┌──

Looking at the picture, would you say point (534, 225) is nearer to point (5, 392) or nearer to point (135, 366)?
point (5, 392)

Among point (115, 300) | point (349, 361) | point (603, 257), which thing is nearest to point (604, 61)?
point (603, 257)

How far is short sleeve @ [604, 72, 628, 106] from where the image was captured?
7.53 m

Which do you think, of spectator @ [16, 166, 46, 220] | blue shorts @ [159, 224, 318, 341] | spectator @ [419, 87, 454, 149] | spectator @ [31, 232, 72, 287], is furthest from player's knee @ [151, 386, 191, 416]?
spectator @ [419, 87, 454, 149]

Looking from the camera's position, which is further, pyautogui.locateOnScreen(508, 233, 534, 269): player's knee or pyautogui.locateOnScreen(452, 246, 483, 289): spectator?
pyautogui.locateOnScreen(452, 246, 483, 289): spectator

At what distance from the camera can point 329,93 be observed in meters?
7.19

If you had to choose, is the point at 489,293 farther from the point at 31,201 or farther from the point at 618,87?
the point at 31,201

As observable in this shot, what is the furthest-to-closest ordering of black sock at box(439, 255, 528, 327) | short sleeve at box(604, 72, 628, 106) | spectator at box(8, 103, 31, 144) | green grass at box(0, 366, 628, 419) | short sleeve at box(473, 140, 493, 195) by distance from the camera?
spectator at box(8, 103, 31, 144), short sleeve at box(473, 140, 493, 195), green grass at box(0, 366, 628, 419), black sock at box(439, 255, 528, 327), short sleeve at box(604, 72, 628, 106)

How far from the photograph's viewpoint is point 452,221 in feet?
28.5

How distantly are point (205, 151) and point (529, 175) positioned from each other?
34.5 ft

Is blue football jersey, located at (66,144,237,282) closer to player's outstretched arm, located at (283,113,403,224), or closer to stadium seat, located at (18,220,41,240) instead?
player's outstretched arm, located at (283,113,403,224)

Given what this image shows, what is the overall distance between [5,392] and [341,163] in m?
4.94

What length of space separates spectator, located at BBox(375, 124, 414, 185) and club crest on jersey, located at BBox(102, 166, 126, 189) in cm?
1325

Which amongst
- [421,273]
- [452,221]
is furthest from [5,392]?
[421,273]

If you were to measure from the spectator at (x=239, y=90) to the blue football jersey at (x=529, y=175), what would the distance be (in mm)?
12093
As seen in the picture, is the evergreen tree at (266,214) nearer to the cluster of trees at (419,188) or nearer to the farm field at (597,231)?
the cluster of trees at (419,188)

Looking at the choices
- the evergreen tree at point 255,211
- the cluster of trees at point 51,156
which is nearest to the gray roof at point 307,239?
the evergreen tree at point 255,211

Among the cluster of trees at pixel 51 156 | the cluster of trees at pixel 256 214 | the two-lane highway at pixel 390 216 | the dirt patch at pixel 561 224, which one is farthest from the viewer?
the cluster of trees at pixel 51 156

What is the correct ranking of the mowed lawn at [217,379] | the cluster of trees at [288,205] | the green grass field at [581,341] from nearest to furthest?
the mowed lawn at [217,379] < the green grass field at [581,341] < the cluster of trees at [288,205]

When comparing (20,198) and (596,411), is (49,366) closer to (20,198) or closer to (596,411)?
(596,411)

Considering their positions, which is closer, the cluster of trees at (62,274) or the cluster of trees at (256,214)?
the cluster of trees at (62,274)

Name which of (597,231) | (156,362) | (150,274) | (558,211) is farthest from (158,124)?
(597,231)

└──

» **PROBLEM DETAILS**
In the material above, switch every "camera" to "lens" and write it out again with nothing else altered.

» **SOLVED PROBLEM**
Looking at the picture, would you say point (534, 225) is nearer to point (5, 392) or nearer to point (135, 366)?
point (5, 392)

Among point (115, 300) | point (349, 361) | point (603, 257), which thing is nearest to point (604, 61)?
point (603, 257)

How far is short sleeve @ [604, 72, 628, 106] from where the image was captured?
7.53 m

Which do you think, of spectator @ [16, 166, 46, 220] | blue shorts @ [159, 224, 318, 341] | spectator @ [419, 87, 454, 149] | spectator @ [31, 232, 72, 287], is furthest from player's knee @ [151, 386, 191, 416]?
spectator @ [419, 87, 454, 149]

Looking from the lens's position, which is further, pyautogui.locateOnScreen(508, 233, 534, 269): player's knee or pyautogui.locateOnScreen(452, 246, 483, 289): spectator?
pyautogui.locateOnScreen(452, 246, 483, 289): spectator

At what distance from the lens can point 329,93 be observed in meters?
7.19

If you had to choose, is the point at 489,293 farther from the point at 31,201 or farther from the point at 618,87?
the point at 31,201

As observable in this shot, what is the furthest-to-closest ordering of black sock at box(439, 255, 528, 327) | short sleeve at box(604, 72, 628, 106) | spectator at box(8, 103, 31, 144) | green grass at box(0, 366, 628, 419) | short sleeve at box(473, 140, 493, 195) by distance from the lens?
spectator at box(8, 103, 31, 144), short sleeve at box(473, 140, 493, 195), green grass at box(0, 366, 628, 419), black sock at box(439, 255, 528, 327), short sleeve at box(604, 72, 628, 106)

How far from the photograph's viewpoint is point 452,221 in feet?
28.5

How distantly are point (205, 151) and point (529, 175) positioned from each other?
34.5 ft

Is blue football jersey, located at (66,144,237,282) closer to player's outstretched arm, located at (283,113,403,224), or closer to stadium seat, located at (18,220,41,240) instead?
player's outstretched arm, located at (283,113,403,224)

Given what this image shows, what is the overall distance between [5,392] and [341,163] in m?
4.94

What length of space separates spectator, located at BBox(375, 124, 414, 185) and club crest on jersey, located at BBox(102, 166, 126, 189) in cm?
1325

Which amongst
- [421,273]
- [452,221]
is furthest from [5,392]?
[421,273]

If you were to measure from the spectator at (x=239, y=90) to the blue football jersey at (x=529, y=175), what would the distance be (in mm)?
12093
As seen in the picture, is the evergreen tree at (266,214) nearer to the cluster of trees at (419,188) or nearer to the farm field at (597,231)?
the cluster of trees at (419,188)

Looking at the choices
- the evergreen tree at point 255,211
- the cluster of trees at point 51,156
which is nearest to the gray roof at point 307,239?
the evergreen tree at point 255,211

Among the cluster of trees at pixel 51 156 | the cluster of trees at pixel 256 214 | the two-lane highway at pixel 390 216 | the dirt patch at pixel 561 224, which one is farthest from the viewer?
the cluster of trees at pixel 51 156

What is the correct ranking of the mowed lawn at [217,379] | the cluster of trees at [288,205] | the green grass field at [581,341] from nearest to furthest?
the mowed lawn at [217,379] < the green grass field at [581,341] < the cluster of trees at [288,205]

When comparing (20,198) and (596,411), is (49,366) closer to (20,198) or closer to (596,411)?
(596,411)

Considering their positions, which is closer, the cluster of trees at (62,274) or the cluster of trees at (256,214)?
the cluster of trees at (62,274)

Name which of (597,231) | (156,362) | (150,274) | (558,211) is farthest from (158,124)?
(597,231)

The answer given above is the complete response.